Along these lines, thanks also to Talia Schaffer for organizing our upcoming Friday Forum featuring Professor Elizabeth Freeman!  Please see here for information and a link to registration.  Titled “Committed to the End: On Care Work and Rereading,” this talk is sure to be most excellent.

We’re starting what I think is week 6 of the semester – so, about a third of the way through the term. How are you doing, I wonder? I keep wanting to write something about resentment and fury – my own, our collective – regarding the willful ignorance that produced and sustains the attenuating present and the overwhelming gratitude – again, my own, our collective – for practices of sustaining life that have amplified and proliferated correspondingly, but I’m not sure what that something is.
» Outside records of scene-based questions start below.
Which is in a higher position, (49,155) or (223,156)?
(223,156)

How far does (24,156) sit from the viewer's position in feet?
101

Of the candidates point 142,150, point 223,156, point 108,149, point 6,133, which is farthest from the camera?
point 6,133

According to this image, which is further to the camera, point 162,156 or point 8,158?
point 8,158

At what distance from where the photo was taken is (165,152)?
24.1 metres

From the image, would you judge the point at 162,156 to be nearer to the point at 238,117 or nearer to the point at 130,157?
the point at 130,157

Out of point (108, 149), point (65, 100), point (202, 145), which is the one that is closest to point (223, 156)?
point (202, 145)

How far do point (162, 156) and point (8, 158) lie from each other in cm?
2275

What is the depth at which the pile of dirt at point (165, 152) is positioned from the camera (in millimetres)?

I think it is at least in part that Chuseok – the Korean holiday in which we deliberately remember our ancestors who have passed as well as those to come – has just been celebrated, coupled with the reading I’ve been doing of Paulo Freire’s Pedagogy of Hope – a lesser known book of his in which he revisits Pedagogy of the Oppressed – that I suspect that something has to do with hope, and more specifically, with the relationship between what we do and what Freire describes as the “ontological need” of hope.  Freire writes, “One of the tasks of the progressive educator, through a serious, correct political analysis, is to unveil opportunities for hope.” Time, labor, care, thought, mutuality, engagement – the stuff of “unveiling”….

And/but also, I want also to acknowledge all of us who cannot be present in these particular ways, because of the demands of the world distributed so very inequitably; because of the demands of family; because “normal” has never meant okay and “unprecedented” means even worse for many; because white supremacy, sexism, sexual violence, poverty, hunger, houselessness…These aren’t outside our purview. It is because the present is untenable/intolerable/impossible/excoriating that hope is necessary…mutuality means recognizing the conditions that prohibit and privilege participation of certain kinds as much as appreciating synchronic engagement. Offer no shade, only cover.

How are you doing, I wonder? 

I very much hope you can find hope in the reading/writing/dancing/laughing/screaming/eating/drinking/dreaming/walking/breathing you do this week.